As Filipinos, we should be fully aware of the miseducation of the Philippines that has
affected our upbringing and even the way we are raisingthe the next generation. After 333 years
of Spanish rule that changed our religion to Roman Catholic, American imperialism took hold.
After this came what Filipino historian Renato Constantino described as the great
“miseducation” of the Filipino people. The U.S. introduced a public school system in the
country and recruited multitude of American teachers who are later called the Thomasites to
teach Filipino children about US culture, history, and politics. Priveleged gifted Filipinos were
sent to college in the US. After their stay, those pensionados are obliged to go back and serve
as civil servants, teachers, and engineers.
Since childhood, we were educated to commend the US and conditioned to equate US
with civilization, opportunity, and righteousness. Meanwhile, Filipino culture was given of
little value. The US did this for colonial exploitation to the point it was exporting its
agricultural products and natural resources that it could no longer feed its own inhabitants.
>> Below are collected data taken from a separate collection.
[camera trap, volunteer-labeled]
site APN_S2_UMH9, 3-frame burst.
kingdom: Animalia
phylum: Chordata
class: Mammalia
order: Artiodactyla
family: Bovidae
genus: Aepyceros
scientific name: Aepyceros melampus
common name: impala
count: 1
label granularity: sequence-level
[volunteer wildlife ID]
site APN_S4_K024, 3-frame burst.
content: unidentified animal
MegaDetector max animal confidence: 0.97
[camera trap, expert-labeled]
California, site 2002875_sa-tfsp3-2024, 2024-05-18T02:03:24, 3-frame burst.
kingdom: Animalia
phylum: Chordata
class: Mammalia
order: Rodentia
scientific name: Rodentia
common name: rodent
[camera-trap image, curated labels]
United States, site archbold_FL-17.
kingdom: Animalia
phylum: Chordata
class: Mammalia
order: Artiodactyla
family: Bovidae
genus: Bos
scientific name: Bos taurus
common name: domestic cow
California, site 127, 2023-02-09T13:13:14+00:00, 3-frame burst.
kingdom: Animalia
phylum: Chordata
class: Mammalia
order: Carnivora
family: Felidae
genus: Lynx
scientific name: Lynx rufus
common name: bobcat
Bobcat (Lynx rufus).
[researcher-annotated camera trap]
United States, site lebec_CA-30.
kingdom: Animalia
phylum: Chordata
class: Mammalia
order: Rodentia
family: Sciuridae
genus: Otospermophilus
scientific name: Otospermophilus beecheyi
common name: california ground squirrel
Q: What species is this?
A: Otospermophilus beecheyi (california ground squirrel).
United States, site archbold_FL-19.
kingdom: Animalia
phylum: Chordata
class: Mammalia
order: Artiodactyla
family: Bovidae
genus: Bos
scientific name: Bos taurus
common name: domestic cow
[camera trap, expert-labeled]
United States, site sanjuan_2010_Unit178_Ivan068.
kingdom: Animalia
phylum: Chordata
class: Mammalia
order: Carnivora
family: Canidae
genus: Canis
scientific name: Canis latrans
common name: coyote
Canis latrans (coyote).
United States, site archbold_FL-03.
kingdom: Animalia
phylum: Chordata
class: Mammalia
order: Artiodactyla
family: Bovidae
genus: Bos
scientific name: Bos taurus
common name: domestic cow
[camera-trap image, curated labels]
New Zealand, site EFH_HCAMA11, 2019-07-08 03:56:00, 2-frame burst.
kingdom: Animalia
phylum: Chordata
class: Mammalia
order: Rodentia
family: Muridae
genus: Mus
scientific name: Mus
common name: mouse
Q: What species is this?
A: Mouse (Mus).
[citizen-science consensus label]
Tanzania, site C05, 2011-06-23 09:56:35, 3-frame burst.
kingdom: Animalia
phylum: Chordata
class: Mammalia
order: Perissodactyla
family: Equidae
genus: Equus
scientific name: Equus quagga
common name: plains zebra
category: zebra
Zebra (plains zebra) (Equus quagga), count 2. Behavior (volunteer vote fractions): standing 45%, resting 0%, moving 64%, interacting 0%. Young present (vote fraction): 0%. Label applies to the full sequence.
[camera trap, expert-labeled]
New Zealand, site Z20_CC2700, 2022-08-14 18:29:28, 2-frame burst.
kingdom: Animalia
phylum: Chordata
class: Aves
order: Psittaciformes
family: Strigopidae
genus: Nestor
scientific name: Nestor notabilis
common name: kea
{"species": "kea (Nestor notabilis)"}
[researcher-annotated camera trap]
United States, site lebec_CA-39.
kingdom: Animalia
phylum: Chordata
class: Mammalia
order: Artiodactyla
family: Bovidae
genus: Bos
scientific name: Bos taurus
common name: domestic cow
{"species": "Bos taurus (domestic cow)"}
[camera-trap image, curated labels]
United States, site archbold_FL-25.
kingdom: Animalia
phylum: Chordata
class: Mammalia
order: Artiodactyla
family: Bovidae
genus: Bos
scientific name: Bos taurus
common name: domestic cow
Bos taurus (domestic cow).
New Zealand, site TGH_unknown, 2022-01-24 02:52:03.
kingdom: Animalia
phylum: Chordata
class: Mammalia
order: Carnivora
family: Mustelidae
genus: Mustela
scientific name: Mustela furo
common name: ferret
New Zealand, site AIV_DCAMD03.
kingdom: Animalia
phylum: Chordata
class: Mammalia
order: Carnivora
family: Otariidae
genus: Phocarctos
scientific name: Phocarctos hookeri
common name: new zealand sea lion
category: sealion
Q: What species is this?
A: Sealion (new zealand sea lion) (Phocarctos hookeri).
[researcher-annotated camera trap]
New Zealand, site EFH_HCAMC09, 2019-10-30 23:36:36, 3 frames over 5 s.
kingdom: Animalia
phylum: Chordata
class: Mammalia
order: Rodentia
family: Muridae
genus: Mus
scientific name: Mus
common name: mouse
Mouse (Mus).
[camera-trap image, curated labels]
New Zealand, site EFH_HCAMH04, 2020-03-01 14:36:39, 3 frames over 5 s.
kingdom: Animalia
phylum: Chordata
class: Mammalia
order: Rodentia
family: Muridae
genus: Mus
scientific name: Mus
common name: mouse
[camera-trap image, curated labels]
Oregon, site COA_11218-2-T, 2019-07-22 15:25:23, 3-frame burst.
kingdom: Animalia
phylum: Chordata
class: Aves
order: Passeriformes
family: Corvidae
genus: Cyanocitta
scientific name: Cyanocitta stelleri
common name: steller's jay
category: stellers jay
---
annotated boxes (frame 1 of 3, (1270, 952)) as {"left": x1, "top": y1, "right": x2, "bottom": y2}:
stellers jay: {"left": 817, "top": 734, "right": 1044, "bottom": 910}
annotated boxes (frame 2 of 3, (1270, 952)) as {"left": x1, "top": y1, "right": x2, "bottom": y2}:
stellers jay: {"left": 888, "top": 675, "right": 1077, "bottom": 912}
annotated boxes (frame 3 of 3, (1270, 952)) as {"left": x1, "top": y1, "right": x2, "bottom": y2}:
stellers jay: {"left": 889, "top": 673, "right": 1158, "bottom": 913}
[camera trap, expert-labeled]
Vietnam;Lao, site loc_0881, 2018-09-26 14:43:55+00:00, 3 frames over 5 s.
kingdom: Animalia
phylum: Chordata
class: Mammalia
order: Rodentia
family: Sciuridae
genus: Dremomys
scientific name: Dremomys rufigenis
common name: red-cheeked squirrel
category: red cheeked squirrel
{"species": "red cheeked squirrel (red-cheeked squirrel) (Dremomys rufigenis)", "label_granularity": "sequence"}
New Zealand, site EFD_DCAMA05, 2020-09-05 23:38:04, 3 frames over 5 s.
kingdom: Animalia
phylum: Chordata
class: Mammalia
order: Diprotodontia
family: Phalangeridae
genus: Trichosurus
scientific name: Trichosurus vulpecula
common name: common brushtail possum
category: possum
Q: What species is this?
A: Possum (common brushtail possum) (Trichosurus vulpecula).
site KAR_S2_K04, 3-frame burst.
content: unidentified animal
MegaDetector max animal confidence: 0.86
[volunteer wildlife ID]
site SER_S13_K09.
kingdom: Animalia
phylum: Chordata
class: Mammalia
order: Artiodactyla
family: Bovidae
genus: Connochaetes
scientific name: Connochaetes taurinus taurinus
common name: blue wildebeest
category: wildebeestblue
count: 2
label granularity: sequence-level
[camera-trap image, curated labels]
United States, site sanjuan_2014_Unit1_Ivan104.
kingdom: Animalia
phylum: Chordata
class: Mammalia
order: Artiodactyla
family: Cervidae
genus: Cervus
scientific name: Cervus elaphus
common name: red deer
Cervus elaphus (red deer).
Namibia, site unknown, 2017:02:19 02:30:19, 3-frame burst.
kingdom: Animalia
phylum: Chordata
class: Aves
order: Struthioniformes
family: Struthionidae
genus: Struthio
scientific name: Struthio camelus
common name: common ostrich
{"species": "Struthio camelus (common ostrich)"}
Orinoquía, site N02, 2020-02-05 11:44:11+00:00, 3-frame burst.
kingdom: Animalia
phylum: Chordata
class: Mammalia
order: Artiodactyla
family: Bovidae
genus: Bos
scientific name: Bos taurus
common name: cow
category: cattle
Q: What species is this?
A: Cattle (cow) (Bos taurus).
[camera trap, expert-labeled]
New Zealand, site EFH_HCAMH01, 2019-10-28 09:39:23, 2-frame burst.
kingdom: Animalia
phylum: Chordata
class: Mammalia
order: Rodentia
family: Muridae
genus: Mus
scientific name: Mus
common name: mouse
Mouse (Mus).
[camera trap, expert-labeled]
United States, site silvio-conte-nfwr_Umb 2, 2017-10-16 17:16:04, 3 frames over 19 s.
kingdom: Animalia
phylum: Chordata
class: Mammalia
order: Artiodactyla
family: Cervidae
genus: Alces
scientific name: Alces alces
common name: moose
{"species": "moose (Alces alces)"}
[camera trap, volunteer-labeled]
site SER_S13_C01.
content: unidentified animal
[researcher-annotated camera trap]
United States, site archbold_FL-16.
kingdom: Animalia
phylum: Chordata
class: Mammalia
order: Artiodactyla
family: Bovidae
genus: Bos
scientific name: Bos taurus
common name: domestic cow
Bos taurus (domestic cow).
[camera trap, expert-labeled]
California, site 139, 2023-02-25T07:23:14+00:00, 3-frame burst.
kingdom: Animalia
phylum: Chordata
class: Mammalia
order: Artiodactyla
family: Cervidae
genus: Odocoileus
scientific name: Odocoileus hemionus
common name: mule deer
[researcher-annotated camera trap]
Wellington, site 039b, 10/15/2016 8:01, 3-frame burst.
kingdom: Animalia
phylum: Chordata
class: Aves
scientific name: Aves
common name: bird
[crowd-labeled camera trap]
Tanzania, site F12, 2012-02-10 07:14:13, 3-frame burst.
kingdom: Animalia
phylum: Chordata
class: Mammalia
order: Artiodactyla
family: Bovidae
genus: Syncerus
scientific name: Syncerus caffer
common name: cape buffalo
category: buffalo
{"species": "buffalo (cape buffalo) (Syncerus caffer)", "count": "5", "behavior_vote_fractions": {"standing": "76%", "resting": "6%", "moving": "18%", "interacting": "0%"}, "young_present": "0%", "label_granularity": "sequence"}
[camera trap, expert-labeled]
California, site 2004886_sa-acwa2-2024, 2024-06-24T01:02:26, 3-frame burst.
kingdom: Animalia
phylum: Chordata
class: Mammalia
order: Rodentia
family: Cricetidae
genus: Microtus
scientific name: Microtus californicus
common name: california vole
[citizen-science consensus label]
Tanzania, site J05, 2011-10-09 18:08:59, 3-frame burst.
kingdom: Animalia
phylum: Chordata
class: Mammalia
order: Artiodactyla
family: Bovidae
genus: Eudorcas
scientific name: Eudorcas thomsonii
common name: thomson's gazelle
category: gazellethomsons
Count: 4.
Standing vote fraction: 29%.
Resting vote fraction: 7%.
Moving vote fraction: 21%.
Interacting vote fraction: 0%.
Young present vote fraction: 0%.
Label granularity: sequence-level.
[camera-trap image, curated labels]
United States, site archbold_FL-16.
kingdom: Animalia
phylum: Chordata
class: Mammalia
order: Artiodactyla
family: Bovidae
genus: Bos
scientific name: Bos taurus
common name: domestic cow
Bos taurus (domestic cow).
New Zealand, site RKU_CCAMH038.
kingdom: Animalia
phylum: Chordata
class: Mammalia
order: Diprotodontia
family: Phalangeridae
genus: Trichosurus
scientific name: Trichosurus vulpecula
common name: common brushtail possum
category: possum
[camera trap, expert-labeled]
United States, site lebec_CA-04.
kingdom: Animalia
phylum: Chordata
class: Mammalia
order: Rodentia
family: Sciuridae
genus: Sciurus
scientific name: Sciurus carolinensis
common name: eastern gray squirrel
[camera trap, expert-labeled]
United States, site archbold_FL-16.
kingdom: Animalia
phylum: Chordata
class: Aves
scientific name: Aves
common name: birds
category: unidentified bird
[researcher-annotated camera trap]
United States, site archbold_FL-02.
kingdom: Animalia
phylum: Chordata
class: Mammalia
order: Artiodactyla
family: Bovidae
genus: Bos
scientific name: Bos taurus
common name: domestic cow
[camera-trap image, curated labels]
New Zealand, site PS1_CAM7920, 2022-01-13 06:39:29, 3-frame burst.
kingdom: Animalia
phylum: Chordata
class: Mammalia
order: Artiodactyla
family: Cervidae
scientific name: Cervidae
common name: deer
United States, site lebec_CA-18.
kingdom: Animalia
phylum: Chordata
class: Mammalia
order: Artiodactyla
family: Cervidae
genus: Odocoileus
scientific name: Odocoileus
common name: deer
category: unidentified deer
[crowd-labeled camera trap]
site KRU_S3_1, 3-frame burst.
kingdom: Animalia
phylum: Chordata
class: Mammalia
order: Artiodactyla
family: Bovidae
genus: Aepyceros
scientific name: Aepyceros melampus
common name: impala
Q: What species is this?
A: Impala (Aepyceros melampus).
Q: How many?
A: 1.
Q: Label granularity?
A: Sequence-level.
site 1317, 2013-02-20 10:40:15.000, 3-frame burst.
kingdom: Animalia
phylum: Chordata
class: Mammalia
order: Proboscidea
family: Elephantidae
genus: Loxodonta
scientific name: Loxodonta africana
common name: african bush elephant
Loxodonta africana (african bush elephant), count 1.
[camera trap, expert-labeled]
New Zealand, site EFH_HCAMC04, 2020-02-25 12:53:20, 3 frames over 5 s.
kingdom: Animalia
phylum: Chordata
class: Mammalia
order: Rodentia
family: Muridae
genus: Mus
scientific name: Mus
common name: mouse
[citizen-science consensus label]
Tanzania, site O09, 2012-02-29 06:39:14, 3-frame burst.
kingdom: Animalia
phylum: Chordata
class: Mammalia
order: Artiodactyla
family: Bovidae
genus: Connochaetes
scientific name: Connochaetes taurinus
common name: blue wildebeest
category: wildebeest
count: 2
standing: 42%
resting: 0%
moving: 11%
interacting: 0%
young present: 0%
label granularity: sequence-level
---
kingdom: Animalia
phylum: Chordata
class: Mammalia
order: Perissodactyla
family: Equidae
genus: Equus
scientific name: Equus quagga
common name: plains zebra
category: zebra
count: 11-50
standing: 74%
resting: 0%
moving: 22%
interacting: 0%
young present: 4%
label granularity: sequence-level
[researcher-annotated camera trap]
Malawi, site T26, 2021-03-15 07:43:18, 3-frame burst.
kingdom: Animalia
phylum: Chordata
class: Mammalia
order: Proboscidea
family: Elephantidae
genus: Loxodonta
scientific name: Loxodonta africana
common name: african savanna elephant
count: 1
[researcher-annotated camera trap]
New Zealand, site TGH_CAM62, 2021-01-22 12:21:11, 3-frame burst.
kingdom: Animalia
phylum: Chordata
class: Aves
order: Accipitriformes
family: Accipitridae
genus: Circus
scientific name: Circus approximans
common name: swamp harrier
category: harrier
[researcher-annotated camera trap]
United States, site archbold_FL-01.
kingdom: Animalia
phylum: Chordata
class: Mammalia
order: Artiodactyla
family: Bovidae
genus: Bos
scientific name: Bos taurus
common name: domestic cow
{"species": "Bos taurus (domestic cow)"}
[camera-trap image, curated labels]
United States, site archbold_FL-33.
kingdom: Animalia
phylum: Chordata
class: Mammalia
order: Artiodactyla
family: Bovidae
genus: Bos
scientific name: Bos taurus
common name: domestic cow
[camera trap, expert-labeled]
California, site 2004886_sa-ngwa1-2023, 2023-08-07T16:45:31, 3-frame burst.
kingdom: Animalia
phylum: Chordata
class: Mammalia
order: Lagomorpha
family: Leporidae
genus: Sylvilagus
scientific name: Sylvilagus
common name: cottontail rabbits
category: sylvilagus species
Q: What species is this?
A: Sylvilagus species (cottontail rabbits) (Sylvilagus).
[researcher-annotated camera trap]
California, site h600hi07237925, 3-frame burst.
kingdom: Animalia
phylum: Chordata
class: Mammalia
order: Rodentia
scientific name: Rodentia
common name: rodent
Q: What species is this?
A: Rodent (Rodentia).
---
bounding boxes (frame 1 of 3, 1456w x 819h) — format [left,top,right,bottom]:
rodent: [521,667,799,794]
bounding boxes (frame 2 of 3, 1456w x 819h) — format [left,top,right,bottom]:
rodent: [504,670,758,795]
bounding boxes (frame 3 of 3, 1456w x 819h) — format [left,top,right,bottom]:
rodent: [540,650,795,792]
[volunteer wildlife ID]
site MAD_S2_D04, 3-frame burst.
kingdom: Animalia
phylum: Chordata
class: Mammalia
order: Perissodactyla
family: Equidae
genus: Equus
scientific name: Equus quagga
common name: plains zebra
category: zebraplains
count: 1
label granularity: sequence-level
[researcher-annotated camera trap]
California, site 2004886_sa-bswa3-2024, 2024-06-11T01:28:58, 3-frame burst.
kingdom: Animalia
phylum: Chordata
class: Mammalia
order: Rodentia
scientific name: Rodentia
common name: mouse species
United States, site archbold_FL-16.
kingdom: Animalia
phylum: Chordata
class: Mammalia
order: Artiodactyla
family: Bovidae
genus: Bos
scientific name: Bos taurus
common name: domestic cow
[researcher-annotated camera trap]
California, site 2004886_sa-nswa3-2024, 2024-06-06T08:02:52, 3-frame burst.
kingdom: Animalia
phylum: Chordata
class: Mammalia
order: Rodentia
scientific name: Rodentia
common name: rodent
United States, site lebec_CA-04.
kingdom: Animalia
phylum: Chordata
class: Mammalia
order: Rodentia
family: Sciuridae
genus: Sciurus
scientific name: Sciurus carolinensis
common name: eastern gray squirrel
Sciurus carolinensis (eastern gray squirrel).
Given this dire situation the role of the Filipinos in the decolonization process is minimal. Most
of the things that are depicted in our media still reflect a colonized mentality. Hence,
educational reform in the Philippines should happen. It is important to support this reform for
we need to undo our miseducation. For instance, our history that was written by Americans is
not the history that Filipinos should be taught. Filipino should be the main language taught in
schools. This can be conntected to Barrameda’s statement that the sole emphasis on English
has devalued the Philippine languages to the realm of popular media and casual
conversation. This attitude implies the Philippine languages are not meant to be developed
and intellectualized — another symptom of colonial mentality. This time we should make
surethat real history shall prevail.